Newspaper Production Enters Colorful, Outsourced Era

Good model. Bad timing.

A new approach to producing newspapers in the United States had a colorful beginning this week when the production of all copies of the San Francisco Chronicle were outsourced to a new plant built and run by Transcontinental Inc.

The Chronicle’s own 50-year-old flexographic presses were idled, along with about 200 unionized employees, after production of Sunday’s issue. Filling the void is a $200-million-plus Transcontinental plant in Fremont with three heatset/coldset offset presses, new inserting equipment -- and non-union employees.

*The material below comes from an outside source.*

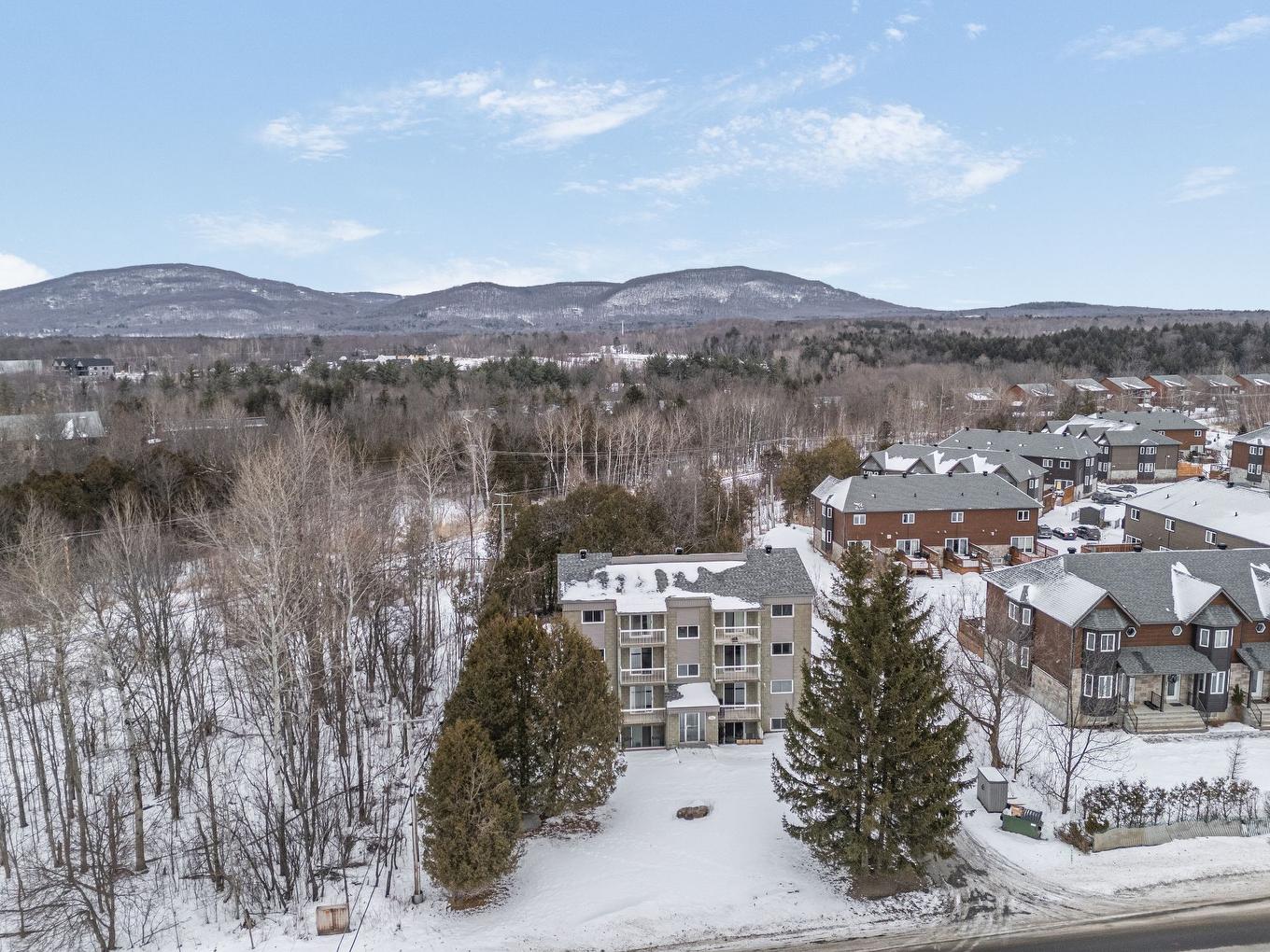 Photo aérienne - 6-94 Boul. De Bromont, Bromont, QC - Outdoor With View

As Dead Tree Edition has previously explained, the operation breaks new ground in the U.S. on at least three fronts: 1) The presses can run in either coldset or heatset modes, making them able to print on anything from newsprint to coated paper. Not only do they add color and boost quality for the Chronicle, they are also suited to doing general commercial printing. 2) The outsourcing of a major newspaper’s production to a commercial printer. U.S. dailies typically control their means of production. 3) The plant was designed with the ability to produce multiple newspapers, though no other clients have been announced.

The Hearst-owned Chronicle says the new operation will yield substantial savings without Hearst having to invest in new equipment. It’s not clear to what extent the savings come from the inherently greater efficiency of the new presses, narrowing the paper from six columns to five, or the switch to non-union labor. (One newspaper industry veteran tells me that non-union newspapers tend to pay their press operators as well as similar-sized union papers. But their compensation costs for the pressroom are lower because they don't have contract-imposed staffing requirements and assign more of the less skilled work to lower-paid employees.)

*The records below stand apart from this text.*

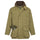 Alan Paine Rutland Men’s Waterproof Coat #colour_lichen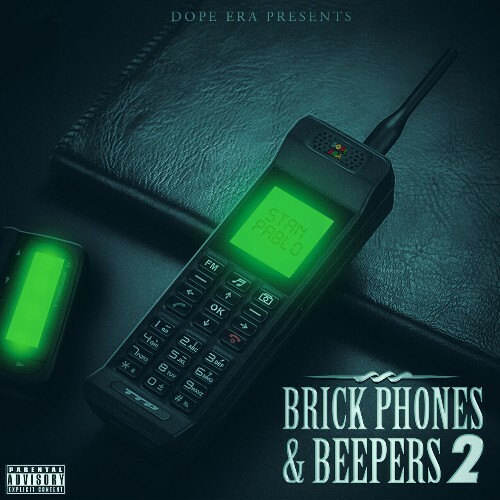 Mistah F.A.B. - Brick Phones & Beepers 2 (2023) MP3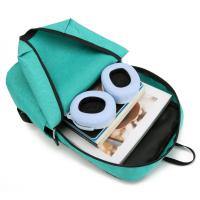 Mochila Para Hombre Con Bandas Reflectorizantes Bolso De Computadora Ultra Ligero Gran Capacidad Estudiante Para Viajes Y Trabajo - details 13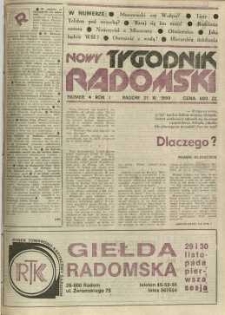 Nowy Tygodnik Radomski, 1990, R. 1, nr 4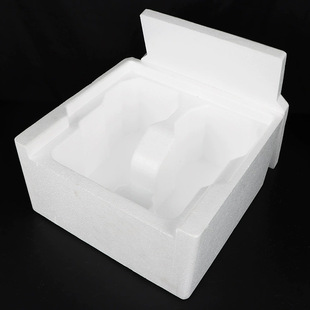 Manufacturer Supplies Free Proofing Foam Packaging Box Foam Box Shock-Proof and Anti-Fall Styrofoam Eps Foam Box Customization
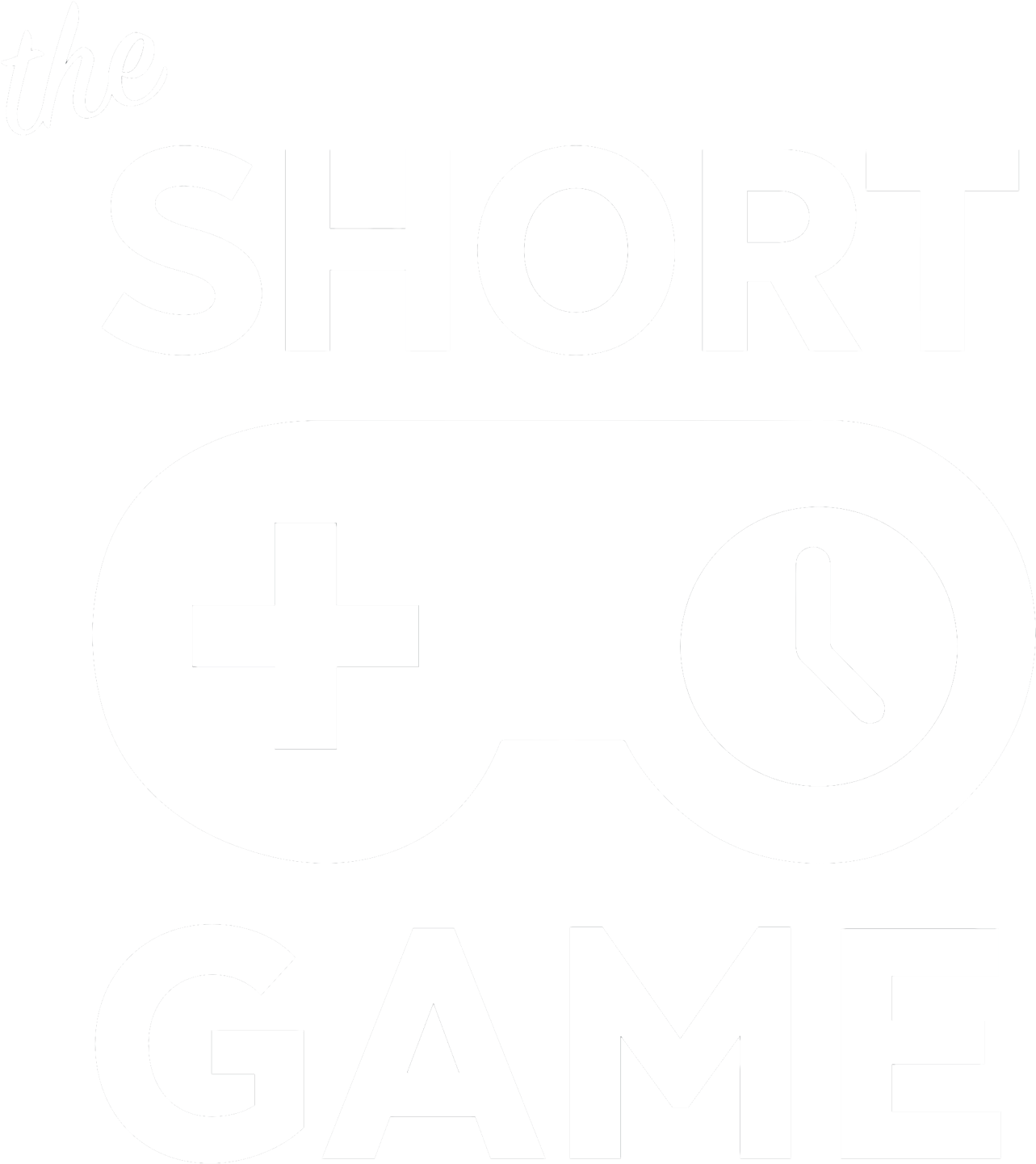 The Short Game Logo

Don’t expect Transcontinental to be replicating its innovative San Francisco model in other metro areas any time soon. With the recession squeezing both its printing and publishing profits, the company is indicating it is tapped out for now as far as major capital investments go. And counting on the long-term viability and credit worthiness of major metro newspapers may be too much of a gamble these days.

Here's a roundup of interesting items that have appeared this week about the Transcontinental-Chronicle deal:
  • The Chronicle's cool two-minute video of the plant in action, set to "The Sorcerer's Apprentice". (An ironic choice of music? You decide.)
  • The Chronicle's article on Monday about the newspaper's new "wrinkle-free" era. Be sure to check out the reader comments, not all of which are glowing. One commenter says the Chronicle is now "San Francisco's trophy wife" because its role is "to hang around, look good, and not say anything." (In defense of the Chronicle, its investigative reporting -- remember when newspapers did that? -- led to the resignation this week of a college president.)
  • SF Weekly's knockdown of the Chronicle's coverage of the new production arrangement as "an in-house infomercial". The snarky piece also hints of delivery problems on Monday.
  • Graphic Arts Online has a rundown of the equipment in the new plant.
  • An excellent article about the last day at the old Chronicle printing plant and its 200-plus employees, none of whom has been hired by Transcontinental.
  • Transcontinental Monday news release, which includes some details about the new plant's energy efficiency.